When using a one-time Temporary Access Pass to register a Passwordless method such as FIDO2 or Phone sign-in, the user must complete the registration within 10 minutes of sign-in with the one-time Temporary Access Pass. This limitation does not apply to a Temporary Access Pass that can be used more than once.

I’m using the “Web Sign-in” option in Windows 10 to redeem the TAP for the first sign-in. This offers the opportunity to complete the user on-boarding and registration of the FIDO2 security key from the assigned device of the user or any shared device.

After the initial sign-in you should start with registering your FIDO2 key as your next step.

Next, we will check the audit logs and properties of the users…

Azure AD’s sign-in logs shows the initial authentication with “Temporary Access Pass” to the “Microsoft Authentication Broker”:

Audit logs of Azure AD gives you an overview about the various steps of the security key registration process:

Note: As already described by Microsoft and mentioned in this blog post, I’ve seen no activity or changes in “Azure AD Connect” or “Active Directory” during the registration process.

Sign-in on Windows 10 device

Now it’s time to sign-in with the provisioned FIDO2 keys on the Windows 10 device. Choose “FIDO security key” in the “Sign-in options” on the login screen. After entering the PIN of the security key, the login should be successful.

Note: A list of collected or related data to troubleshoot FIDO2 key issues on Windows Clients are already documented on Microsoft Docs.

What happens behind the scene? The process is described in the Microsoft Docs article as follows:

  1. The user plugs the FIDO2 security key into their computer.
    2.Windows detects the FIDO2 security key.
  2. Windows sends an authentication request.
  3. Azure AD sends back a nonce.
  4. The user completes their gesture to unlock the private key stored in the FIDO2 security key’s secure enclave.
  5. The FIDO2 security key signs the nonce with the private key.
  6. The primary refresh token (PRT) token request with signed nonce is sent to Azure AD.
  7. Azure AD verifies the signed nonce using the FIDO2 public key.
  8. Azure AD returns PRT to enable access to on-premises resources.

But now let us consider what we can see on client- and Azure AD-side in my demo scenario.

PRT and “partial TGT” from Azure AD

The results of the “dsregcmd /status” command shows you that I’m using a Azure AD-joined (only) in my scenario:

As you can see, Primary Refresh Token (PRT) was issued for SSO to Azure AD after the successful logon. So far, no surprise at all:

The command “klist” is not showing any Kerberos TGT in the cache:

Sign-in logs of Azure AD includes the “Windows Sign-in” event with details of the authentication method:

I haven’t seen any other related event in the logs of Azure AD, Azure AD Connect or Active Directory.

Mimikatz allows us to see more details of the token(s) in the “Cloud Authentication Provider” (CloudAP).

Here we can find the “partial TGT” (incl. TgtMessage and TgtClientKey) from Azure AD Kerberos alongside of the PRT:

Microsoft describes that the “PRT request” includes a claim that indicates the need of a TGT. In addition, the process of “PRT response” will be describes in Microsoft Docs as follows:

The HTTP request is a standard Primary Refresh Token (PRT) request. This PRT request includes a claim indicating a Kerberos Ticket Granting Ticket (TGT) is needed.

Azure AD combines the encrypted client key and message buffer into the PRT response as additional properties. The payload is encrypted using the Azure AD Device session key.

More investigation of the PRT request and response should be possible by capturing the HTTP traffic and analyze them with Fiddler.

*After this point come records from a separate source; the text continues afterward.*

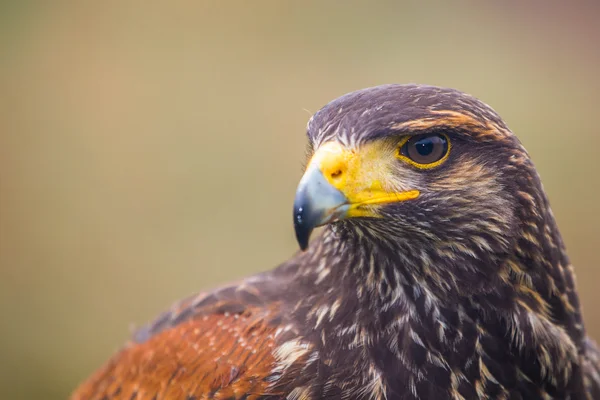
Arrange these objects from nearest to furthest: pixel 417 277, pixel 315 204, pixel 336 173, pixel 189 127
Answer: pixel 315 204 < pixel 336 173 < pixel 417 277 < pixel 189 127

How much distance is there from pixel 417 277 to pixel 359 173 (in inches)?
21.5

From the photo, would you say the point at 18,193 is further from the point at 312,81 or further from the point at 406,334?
the point at 406,334

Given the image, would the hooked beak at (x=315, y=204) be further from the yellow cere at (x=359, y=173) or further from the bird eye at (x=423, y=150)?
the bird eye at (x=423, y=150)

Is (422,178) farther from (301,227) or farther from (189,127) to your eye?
(189,127)

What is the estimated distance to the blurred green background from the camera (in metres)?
8.43

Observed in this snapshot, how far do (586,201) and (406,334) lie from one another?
7.16 meters

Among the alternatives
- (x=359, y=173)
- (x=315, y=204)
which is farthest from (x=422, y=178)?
(x=315, y=204)

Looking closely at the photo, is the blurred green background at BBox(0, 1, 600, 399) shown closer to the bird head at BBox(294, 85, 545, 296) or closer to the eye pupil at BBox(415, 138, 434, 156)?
the bird head at BBox(294, 85, 545, 296)

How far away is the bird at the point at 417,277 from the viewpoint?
2.83m

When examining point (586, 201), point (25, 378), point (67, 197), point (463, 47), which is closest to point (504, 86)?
point (463, 47)

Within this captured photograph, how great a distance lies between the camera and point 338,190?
2.73 meters

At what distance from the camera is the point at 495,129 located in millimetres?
2965

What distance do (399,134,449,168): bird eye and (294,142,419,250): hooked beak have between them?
0.11 meters

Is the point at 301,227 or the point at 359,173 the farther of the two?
Result: the point at 359,173
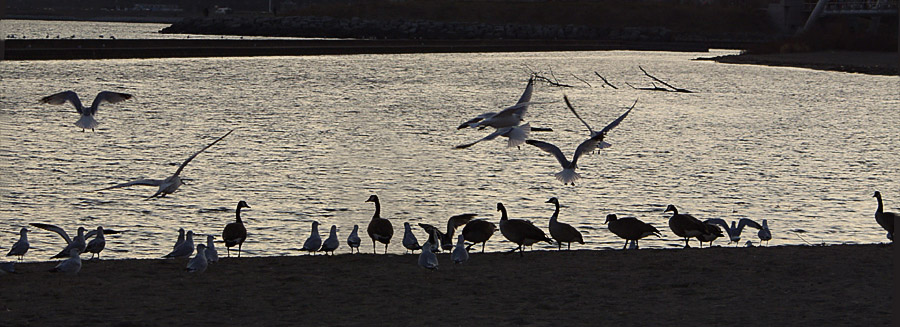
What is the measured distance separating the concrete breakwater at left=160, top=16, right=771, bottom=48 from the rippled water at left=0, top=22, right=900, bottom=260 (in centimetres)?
6339

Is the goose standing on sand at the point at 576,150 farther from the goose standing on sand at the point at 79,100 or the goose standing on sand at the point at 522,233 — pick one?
the goose standing on sand at the point at 79,100

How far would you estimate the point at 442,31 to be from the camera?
392 ft

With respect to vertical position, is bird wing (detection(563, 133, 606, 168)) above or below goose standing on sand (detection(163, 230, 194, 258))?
above

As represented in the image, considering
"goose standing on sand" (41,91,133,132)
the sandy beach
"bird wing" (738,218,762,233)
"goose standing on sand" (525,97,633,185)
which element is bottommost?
the sandy beach

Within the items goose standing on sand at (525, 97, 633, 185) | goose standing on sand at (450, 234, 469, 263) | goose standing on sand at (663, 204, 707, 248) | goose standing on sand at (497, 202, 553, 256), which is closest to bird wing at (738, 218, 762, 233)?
goose standing on sand at (663, 204, 707, 248)

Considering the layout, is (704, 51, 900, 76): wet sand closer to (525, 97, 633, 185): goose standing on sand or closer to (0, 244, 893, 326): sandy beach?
(525, 97, 633, 185): goose standing on sand

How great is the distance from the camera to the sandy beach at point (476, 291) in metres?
9.38

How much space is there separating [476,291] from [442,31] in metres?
110

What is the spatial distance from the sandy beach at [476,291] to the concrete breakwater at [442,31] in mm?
104243

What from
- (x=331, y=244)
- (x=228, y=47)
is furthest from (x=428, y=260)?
(x=228, y=47)

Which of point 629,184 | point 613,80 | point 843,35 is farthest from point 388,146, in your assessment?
point 843,35

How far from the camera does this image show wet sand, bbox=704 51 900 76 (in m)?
71.8

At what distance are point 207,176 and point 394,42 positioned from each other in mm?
68535

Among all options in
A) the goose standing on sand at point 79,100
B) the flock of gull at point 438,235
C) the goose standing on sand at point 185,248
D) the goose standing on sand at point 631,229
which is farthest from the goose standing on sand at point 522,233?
the goose standing on sand at point 79,100
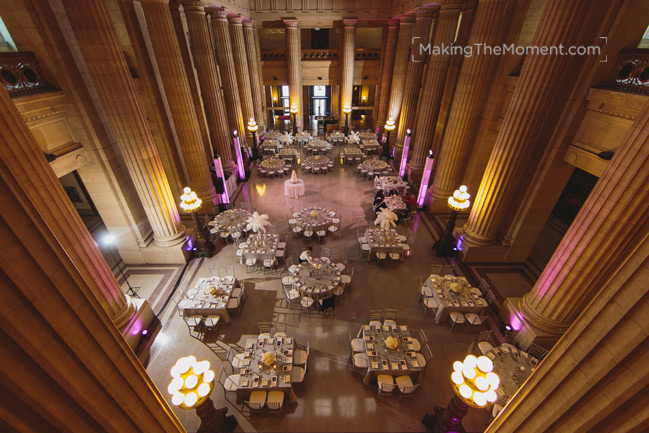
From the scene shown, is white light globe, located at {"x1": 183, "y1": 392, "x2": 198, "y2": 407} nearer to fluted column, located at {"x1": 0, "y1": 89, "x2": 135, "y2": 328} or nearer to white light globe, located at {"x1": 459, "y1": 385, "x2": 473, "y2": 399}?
fluted column, located at {"x1": 0, "y1": 89, "x2": 135, "y2": 328}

Nevertheless, it’s interesting to note that a NTLM hash isn’t available in the LSAAS process on the Windows 10 device and therefore not visible in “LogonPasswords” of Mimikatz:

Authentication to Azure AD-integrated apps and resources

The PRT allows users a “SSO experience” on Azure AD-integrated apps and resources (such as “Microsoft 365” services or any modern authentication app). In the following screenshots from my test lab, we will see a web access to “SharePoint Online” (by using Edge Chromium Browser).

Note: Consider to use supported browsers and be familiar with the SSO authentication flow using the user’s PRT.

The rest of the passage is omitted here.